Will Jawando (Silver Spring), Former Obama White House and Education Department Official

Congress

–House: Reps. G.K. Butterfield of North Carolina, Emanuel Cleaver of Missouri, Hank Johnson and John Lewis of Georgia, Robin Kelly of Illinois, Brenda Lawrence of Michigan, Gregory Meeks of New York and Donald Payne of New Jersey

Executive Branch/Federal

–Former Obama Education Secretary Arne Duncan

–Former Obama Environmental Protection Agency Administrator Lisa Jackson

Maryland General Assembly

— Del. Charles Sydnor (Baltimore County)

Montgomery County Officials

–County Council: Craig Rice (Dist. 2/Germantown)

–Board of Education: Christopher Barclay (Dist. 4/Silver Spring)

Organizations

–Congressional Black Caucus PAC

Of Note

Jawando has the endorsement of former NAACP President Benjamin Jealous as well as several leading figures in the Congressional Black Caucus, notably Rep. John Lewis, an icon of the civil rights movement who was severely beaten when he sought to cross the Edmund Pettus Bridge in Selma, Alabama in 1965 with the late Rev. Martin Luther King. Closer to home, Jawando’s path to endorsements has been bumpier: In early March, he finished second in a bid for the backing of the African-American Democratic Club of Montgomery County, losing out to Raskin in a voting process that stirred some controversy.

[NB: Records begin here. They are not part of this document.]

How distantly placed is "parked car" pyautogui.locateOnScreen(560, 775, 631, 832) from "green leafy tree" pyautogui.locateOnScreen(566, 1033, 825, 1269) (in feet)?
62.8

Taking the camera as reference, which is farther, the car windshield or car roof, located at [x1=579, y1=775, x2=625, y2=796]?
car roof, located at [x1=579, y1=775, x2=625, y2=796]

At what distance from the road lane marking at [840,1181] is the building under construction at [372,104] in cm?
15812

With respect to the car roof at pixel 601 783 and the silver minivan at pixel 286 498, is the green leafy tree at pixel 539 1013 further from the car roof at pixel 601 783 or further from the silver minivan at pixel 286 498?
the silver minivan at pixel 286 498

Kathleen Mathews (Chevy Chase), Former Marriott International Chief Communications and Public Affairs Executive and Television News Anchor

Congress

–Senate: Sens. Barbara Boxer of California and Edward Markey of Massachusetts

–House: Reps. Don Beyer of Virginia, Cheri Bustos of Illinois, Katherine Clark of Massachusetts, Joe Crowley and Steve Israel of New York, Debbie Dingell of Michigan, Anna Eshoo of California, Lois Frankel of Florida, Ann McLane Kuster of New Hampshire and John Larson of Connecticut

Executive Branch/Maryland

–Statewide: Comptroller Peter Franchot, former Lt. Gov. Kathleen Kennedy Townsend (1995-2003)

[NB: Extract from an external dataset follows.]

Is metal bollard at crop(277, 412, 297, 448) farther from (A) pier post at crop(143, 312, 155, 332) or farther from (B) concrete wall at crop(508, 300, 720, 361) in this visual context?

–Montgomery County: Former County Executive Doug Duncan (1994-2006)

Maryland General Assembly

 –House: Del. Bill Frick (Dist. 16/Bethesda)

Organizations

–EMILY’s List (a Democratic, pro-abortion rights PAC that “bundles” and distributes contributions to candidates it has endorsed)

The Washington Post

Of Note

“All politics is local,” the late House Speaker Thomas “Tip” O’Neill once famously observed. All political endorsements may not be personal, but many contain a large element of the latter. Take, for example, Maryland Comptroller Peter Franchot’s announcement in January that he was getting behind the Matthews campaign. According to sources, it goes back more than three decades to a friendship between two congressional aides: Franchot, then chief of staff to Massachusetts Rep. Ed Markey (now a senator and a part-time Chevy Chase resident), and Matthews’ husband, Chris, then press secretary to another Massachusetts legislator: Tip O’Neill.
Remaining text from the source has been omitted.